J Cancer. 2024 Apr 23;15(11):3350-3361. doi: 10.7150/jca.94759. eCollection 2024.
This study has used machine learning algorithms to develop a predictive model for differentiating between dermoscopic images of basal cell carcinoma (BCC) and actinic keratosis (AK). We compiled a total of 904 dermoscopic images from two sources - the public dataset (HAM10000) and our proprietary dataset from the First Affiliated Hospital of Dalian Medical University (DAYISET 1) - and subsequently categorised these images into four distinct cohorts. The study developed a deep learning model for quantitative analysis of image features and integrated 15 machine learning algorithms, generating 207 algorithmic combinations through random combinations and cross-validation. The final predictive model, formed by integrating XGBoost with Lasso regression, exhibited effective performance in the differential diagnosis of BCC and AK. The model demonstrated high sensitivity in the training set and maintained stable performance in three validation sets. The area under the curve (AUC) value reached 1.000 in the training set and an average of 0.695 in the validation sets. The study concludes that the constructed discriminative diagnostic model based on machine learning algorithms has excellent predictive capabilities that could enhance clinical decision-making efficiency, reduce unnecessary biopsies, and provide valuable guidance for further treatment.

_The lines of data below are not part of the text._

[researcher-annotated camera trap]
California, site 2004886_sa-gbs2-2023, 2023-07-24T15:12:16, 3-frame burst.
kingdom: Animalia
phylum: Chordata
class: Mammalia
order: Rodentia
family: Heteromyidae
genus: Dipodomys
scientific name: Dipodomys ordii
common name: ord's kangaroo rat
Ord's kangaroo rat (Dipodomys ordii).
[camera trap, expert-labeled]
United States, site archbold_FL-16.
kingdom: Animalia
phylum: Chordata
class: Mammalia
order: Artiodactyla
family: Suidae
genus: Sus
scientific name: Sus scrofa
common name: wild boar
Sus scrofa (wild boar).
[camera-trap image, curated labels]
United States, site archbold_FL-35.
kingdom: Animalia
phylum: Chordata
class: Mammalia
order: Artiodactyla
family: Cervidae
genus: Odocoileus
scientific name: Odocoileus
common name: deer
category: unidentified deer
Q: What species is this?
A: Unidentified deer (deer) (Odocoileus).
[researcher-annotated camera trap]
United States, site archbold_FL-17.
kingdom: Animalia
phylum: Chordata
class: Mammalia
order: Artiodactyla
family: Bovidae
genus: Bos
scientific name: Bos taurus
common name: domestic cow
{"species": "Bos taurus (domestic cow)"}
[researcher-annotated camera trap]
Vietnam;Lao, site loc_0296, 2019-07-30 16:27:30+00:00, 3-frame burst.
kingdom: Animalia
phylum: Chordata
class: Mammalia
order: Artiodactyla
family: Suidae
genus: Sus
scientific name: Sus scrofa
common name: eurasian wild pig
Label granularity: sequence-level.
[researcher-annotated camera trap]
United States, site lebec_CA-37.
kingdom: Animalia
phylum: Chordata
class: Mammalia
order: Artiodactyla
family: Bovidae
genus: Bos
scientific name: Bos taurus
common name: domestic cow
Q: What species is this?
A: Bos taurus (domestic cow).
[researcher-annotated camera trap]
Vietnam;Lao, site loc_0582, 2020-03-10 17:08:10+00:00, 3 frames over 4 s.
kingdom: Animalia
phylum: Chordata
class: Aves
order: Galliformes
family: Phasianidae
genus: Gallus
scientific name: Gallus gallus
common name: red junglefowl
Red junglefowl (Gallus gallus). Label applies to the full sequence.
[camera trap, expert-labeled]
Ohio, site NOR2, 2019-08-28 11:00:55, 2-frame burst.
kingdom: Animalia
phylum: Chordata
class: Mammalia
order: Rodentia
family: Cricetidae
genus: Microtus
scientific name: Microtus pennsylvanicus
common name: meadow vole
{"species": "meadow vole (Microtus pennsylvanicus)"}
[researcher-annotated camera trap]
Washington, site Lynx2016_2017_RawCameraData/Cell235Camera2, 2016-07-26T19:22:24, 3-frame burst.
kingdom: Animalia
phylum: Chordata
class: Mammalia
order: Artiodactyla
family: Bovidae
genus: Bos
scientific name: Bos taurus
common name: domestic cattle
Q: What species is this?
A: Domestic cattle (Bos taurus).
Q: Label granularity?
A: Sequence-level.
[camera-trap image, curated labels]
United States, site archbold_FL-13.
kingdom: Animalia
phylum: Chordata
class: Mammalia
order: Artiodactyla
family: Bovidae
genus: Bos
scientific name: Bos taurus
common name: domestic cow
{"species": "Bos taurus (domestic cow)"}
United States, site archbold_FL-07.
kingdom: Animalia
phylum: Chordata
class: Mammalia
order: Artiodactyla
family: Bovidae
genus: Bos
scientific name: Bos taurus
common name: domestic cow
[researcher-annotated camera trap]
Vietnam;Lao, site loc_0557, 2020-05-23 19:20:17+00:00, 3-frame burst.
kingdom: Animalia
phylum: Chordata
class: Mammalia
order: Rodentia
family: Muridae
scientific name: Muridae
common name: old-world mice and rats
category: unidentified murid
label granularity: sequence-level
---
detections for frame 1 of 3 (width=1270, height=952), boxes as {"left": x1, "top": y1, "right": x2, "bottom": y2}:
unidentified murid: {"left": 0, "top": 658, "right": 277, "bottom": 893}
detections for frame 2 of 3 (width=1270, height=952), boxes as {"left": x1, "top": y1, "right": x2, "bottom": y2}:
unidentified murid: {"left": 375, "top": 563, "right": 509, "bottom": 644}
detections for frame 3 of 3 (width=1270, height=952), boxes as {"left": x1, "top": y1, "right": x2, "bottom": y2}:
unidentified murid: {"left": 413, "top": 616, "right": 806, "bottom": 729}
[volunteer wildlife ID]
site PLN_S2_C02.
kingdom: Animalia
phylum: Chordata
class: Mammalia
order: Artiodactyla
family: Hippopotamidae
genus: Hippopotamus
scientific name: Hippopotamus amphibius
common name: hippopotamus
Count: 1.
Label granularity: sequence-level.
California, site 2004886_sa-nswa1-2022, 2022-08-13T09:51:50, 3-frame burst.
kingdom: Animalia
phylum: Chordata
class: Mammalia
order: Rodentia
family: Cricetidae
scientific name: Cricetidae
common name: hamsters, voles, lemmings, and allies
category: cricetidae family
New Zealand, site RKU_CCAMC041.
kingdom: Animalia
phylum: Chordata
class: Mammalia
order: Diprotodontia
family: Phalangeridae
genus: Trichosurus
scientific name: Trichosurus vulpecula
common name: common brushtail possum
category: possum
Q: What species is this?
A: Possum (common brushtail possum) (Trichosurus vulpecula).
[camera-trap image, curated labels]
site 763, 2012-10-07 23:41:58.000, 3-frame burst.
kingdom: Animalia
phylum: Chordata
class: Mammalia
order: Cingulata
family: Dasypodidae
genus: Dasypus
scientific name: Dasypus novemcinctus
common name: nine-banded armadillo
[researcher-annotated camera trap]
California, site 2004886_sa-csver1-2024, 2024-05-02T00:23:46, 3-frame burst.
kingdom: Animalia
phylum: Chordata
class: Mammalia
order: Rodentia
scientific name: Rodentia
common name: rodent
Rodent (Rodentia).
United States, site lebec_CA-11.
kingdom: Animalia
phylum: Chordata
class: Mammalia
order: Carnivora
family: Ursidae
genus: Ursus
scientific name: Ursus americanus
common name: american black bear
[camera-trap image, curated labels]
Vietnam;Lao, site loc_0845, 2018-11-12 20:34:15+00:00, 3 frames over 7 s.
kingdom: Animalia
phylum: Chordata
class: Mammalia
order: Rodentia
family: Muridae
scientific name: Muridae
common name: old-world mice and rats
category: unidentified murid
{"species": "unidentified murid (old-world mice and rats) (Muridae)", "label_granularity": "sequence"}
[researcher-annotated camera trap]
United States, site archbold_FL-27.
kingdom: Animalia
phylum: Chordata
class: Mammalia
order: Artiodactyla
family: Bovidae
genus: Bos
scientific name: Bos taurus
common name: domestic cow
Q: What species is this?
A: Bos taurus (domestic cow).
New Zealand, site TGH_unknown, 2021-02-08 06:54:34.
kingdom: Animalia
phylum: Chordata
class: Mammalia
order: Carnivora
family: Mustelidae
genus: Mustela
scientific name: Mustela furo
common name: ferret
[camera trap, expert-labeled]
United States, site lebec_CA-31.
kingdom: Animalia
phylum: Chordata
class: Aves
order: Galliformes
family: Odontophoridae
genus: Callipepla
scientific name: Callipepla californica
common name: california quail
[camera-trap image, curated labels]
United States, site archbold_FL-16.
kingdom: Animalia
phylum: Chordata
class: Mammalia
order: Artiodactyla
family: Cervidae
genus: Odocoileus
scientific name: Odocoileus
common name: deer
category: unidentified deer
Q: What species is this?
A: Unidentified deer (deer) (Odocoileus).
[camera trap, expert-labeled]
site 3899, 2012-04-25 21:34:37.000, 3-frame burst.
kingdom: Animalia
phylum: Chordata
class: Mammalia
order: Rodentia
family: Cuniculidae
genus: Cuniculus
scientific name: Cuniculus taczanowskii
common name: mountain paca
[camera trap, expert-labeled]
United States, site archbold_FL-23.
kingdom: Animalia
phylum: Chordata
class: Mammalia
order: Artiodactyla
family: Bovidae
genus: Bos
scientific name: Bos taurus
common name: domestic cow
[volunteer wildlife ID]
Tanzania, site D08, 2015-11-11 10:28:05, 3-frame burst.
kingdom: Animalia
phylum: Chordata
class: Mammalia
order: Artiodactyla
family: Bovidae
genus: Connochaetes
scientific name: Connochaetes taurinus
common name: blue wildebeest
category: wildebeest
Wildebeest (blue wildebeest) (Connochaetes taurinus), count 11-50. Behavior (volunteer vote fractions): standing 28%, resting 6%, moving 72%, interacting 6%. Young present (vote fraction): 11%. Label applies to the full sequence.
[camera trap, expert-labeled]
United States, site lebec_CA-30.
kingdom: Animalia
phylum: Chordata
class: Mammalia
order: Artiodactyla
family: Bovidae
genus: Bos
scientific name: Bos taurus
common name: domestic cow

本研究使用机器学习算法开发了一种预测模型,用于区分基底细胞癌(BCC)和光化性角化病(AK)的皮肤镜图像。我们从两个来源共收集了904张皮肤镜图像——公共数据集(HAM10000)和来自大连医科大学附属第一医院的专有数据集(DAYISET 1)——随后将这些图像分为四个不同的队列。该研究开发了一种用于图像特征定量分析的深度学习模型,并整合了15种机器学习算法,通过随机组合和交叉验证生成了207种算法组合。通过将XGBoost与套索回归相结合形成的最终预测模型,在BCC和AK的鉴别诊断中表现出有效的性能。该模型在训练集中表现出高灵敏度,并在三个验证集中保持稳定性能。训练集中曲线下面积(AUC)值达到1.000,验证集中平均为0.695。该研究得出结论,基于机器学习算法构建的鉴别诊断模型具有出色的预测能力,可提高临床决策效率,减少不必要的活检,并为进一步治疗提供有价值的指导。